Ah, the good old days! Duels, beatings on the floor of the Senate, Reps exiting the House through the windows to avoid a vote!Jumping Frog wrote:There is a long and vigorous history of insulting politicians in American culture. When a malfeasant idiot presumes to feed at the public teat, their decision to enter public life makes them fair game for virtually any odious insult.
I don't apologize a bit for referring to him as a self-medicating food addict.
Thomas Jefferson's critique of President John Adams included the accusation that he was "a hideous hermaphroditical character, which has neither the force and firmness of a man, nor the gentleness and sensibility of a woman."

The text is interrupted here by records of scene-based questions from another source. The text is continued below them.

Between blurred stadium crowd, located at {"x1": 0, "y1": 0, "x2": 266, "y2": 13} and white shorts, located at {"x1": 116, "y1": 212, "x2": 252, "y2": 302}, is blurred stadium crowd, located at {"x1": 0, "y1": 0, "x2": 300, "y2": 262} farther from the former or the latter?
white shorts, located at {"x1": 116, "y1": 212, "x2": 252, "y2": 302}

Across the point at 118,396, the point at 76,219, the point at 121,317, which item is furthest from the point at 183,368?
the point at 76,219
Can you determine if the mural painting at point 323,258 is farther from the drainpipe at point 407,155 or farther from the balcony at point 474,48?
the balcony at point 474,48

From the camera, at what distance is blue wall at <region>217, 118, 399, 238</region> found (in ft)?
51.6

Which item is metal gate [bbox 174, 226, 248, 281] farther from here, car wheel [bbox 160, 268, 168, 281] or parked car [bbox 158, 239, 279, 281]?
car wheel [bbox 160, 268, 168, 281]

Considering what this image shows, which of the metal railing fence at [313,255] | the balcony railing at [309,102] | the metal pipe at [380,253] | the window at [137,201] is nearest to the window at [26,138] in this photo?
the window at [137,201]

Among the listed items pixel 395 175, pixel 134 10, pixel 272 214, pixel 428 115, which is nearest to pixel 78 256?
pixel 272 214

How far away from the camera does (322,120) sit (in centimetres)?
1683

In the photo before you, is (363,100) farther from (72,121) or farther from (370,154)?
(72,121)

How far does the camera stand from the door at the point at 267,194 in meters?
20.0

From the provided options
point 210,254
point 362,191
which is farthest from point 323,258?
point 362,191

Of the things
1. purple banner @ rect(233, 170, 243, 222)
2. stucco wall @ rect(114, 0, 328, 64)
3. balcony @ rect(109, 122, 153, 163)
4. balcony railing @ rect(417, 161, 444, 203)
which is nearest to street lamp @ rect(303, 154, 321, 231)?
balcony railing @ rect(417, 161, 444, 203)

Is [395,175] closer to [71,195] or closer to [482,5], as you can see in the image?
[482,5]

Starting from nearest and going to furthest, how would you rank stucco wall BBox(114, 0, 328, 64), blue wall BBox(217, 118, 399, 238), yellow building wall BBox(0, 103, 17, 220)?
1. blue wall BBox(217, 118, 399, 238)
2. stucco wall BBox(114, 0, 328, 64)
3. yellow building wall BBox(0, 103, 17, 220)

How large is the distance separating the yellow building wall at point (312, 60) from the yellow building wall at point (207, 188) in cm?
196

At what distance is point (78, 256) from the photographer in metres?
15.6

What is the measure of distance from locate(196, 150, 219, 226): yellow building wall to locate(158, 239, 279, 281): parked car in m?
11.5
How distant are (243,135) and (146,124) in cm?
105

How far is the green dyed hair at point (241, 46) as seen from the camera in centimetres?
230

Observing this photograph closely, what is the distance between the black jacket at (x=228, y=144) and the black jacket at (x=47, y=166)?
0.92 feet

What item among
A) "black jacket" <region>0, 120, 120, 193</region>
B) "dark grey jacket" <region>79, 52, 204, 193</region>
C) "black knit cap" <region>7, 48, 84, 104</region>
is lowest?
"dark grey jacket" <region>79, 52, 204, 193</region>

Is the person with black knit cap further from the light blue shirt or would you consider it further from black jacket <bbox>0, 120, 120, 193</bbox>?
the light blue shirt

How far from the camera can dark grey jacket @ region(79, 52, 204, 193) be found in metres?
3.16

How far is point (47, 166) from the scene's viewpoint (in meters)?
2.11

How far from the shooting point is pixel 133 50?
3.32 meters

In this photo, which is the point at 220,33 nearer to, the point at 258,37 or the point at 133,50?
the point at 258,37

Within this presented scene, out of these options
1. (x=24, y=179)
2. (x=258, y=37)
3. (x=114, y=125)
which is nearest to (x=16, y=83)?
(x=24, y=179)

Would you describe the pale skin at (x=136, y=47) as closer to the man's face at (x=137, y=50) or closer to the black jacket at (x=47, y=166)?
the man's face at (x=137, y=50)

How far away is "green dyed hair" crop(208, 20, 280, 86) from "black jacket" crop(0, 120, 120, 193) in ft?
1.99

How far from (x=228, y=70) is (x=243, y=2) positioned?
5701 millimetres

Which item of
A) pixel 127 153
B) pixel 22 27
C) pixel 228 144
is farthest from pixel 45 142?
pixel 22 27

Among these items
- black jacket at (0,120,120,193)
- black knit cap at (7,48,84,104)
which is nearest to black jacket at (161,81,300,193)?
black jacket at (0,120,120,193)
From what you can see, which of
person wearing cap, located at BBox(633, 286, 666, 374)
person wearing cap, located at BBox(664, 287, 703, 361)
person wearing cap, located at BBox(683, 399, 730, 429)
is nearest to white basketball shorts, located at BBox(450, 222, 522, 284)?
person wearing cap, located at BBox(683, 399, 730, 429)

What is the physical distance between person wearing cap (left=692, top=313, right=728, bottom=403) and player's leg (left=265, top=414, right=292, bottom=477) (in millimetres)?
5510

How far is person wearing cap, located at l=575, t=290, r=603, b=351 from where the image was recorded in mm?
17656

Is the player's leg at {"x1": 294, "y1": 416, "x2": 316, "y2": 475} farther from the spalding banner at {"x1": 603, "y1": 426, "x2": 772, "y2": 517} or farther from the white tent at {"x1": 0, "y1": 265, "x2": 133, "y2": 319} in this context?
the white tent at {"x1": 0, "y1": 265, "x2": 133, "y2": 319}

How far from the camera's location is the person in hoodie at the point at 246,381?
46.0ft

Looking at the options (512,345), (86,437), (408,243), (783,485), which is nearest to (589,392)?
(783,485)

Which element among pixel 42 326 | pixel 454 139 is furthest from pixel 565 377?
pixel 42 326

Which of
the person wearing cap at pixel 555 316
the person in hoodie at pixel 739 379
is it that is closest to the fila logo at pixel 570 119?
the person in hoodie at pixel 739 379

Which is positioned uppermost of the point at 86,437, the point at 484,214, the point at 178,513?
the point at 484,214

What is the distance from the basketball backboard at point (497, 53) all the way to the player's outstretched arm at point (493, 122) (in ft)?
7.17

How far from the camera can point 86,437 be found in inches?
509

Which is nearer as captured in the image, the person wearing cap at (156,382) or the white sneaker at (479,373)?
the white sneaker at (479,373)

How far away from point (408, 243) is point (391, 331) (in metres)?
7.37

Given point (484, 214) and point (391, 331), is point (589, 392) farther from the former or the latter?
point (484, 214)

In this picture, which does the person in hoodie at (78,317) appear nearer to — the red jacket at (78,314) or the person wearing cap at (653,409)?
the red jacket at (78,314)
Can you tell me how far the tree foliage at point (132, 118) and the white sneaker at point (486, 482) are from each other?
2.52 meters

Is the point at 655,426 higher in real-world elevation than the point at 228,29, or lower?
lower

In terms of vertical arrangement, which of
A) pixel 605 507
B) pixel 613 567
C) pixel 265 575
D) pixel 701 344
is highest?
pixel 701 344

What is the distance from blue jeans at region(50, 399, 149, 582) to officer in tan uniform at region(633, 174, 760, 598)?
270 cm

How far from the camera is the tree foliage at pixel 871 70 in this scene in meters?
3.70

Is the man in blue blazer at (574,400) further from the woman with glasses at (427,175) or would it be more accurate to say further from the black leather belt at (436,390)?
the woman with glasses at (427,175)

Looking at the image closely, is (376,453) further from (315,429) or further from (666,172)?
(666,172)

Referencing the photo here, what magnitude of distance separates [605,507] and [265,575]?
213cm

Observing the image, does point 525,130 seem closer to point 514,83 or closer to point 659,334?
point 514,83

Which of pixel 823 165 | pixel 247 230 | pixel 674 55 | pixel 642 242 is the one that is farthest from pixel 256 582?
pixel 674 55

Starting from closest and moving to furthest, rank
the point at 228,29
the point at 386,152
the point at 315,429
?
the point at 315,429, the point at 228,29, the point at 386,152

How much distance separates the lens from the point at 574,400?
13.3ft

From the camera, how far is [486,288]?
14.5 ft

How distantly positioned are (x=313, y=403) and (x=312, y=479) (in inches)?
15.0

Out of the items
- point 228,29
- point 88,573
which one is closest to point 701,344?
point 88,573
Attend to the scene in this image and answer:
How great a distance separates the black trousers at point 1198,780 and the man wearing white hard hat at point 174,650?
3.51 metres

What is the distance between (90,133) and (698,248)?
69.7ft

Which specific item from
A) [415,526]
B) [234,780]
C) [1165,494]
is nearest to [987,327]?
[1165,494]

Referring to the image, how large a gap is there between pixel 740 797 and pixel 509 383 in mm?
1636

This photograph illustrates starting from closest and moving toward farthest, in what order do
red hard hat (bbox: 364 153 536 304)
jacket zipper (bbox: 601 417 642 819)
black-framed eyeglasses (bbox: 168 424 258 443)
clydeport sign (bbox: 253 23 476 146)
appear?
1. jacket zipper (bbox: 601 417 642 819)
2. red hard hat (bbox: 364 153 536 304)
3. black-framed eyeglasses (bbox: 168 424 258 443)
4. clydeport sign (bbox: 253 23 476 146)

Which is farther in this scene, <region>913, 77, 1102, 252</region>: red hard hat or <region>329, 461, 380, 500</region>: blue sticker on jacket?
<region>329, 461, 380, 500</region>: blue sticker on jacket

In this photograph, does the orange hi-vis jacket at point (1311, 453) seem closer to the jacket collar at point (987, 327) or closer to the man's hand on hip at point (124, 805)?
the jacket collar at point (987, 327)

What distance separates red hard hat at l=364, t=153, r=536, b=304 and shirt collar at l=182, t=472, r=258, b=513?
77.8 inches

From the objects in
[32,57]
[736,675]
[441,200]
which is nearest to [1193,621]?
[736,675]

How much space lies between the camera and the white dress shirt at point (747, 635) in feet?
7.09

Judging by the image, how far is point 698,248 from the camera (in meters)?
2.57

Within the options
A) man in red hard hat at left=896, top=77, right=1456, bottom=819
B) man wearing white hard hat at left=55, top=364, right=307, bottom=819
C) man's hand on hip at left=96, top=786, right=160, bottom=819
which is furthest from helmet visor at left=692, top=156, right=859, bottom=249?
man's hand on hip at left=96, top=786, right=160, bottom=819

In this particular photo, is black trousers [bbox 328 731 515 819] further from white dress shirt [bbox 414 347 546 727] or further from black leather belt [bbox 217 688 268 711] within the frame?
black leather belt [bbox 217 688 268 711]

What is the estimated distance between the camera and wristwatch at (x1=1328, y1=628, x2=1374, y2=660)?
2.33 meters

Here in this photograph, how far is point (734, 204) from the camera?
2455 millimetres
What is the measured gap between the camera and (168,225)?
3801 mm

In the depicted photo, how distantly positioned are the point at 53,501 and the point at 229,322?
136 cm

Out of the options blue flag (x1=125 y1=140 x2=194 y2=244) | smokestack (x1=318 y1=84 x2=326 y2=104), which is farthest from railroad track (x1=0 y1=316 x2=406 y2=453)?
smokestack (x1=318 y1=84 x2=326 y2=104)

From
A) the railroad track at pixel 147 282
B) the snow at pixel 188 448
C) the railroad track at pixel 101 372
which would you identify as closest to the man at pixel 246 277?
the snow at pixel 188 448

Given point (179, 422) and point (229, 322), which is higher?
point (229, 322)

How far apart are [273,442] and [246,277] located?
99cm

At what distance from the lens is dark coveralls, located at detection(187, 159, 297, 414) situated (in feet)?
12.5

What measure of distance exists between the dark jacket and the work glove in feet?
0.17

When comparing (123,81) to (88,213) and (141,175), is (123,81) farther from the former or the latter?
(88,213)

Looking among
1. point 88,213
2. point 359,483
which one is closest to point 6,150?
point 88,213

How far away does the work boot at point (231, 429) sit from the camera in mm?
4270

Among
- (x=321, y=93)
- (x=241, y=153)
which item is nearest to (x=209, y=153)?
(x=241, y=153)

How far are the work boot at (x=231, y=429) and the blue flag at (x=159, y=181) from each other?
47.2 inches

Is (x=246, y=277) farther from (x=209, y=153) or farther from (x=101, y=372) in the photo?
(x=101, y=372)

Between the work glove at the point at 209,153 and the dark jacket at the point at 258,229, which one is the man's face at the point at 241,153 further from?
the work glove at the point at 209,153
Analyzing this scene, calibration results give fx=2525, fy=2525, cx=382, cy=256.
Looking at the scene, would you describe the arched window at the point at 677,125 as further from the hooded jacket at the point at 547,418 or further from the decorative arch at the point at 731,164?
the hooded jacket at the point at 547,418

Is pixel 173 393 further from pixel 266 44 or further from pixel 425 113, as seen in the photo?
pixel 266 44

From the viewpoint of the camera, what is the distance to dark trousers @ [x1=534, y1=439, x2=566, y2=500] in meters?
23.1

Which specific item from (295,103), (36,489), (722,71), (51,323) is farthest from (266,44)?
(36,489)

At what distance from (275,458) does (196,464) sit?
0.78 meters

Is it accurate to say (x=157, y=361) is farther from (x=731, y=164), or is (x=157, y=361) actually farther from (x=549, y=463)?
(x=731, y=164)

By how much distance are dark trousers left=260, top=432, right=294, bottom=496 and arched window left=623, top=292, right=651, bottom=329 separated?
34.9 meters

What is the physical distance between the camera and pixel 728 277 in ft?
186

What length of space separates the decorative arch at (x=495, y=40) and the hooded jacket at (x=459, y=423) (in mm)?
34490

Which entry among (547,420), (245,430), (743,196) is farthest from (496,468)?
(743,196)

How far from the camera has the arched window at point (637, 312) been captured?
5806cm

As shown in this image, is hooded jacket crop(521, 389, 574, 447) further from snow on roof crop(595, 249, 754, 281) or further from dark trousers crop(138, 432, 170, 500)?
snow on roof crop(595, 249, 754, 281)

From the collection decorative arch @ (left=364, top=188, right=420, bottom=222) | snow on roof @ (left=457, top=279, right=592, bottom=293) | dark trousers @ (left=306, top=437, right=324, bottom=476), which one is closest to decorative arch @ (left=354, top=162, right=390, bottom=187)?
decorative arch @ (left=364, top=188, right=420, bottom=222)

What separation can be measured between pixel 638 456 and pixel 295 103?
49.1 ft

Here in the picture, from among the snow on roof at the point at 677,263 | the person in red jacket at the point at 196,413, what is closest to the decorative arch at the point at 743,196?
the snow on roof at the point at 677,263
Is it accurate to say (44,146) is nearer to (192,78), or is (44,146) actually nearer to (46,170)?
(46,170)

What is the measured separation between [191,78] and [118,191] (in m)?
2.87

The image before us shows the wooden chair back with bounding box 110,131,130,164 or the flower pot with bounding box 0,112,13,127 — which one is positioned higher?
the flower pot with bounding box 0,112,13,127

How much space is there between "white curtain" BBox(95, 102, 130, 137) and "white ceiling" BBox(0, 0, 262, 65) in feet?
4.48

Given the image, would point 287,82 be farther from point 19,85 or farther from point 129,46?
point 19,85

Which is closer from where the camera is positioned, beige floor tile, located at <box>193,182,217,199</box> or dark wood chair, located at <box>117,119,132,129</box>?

Adams responded with having Jefferson described as "a mean-spirited, low-lived fellow, the son of a half-breed Indian squaw, sired by a Virginia mulatto father ... raised wholly on hoe-cake (made of coarse-ground Southern corn), bacon, and hominy, with an occasional change of fricasseed bullfrog. ..."
Modern American political vitriol doesn't even begin to hold a candle on the contemptuous insults hurled daily in the British parliament.
I always liked that Andrew Jackson called John Quincy Adams a pimp and scurrilous panderer, after Adams called his wife a felonious slut and Jackson himself a debauched bigamist.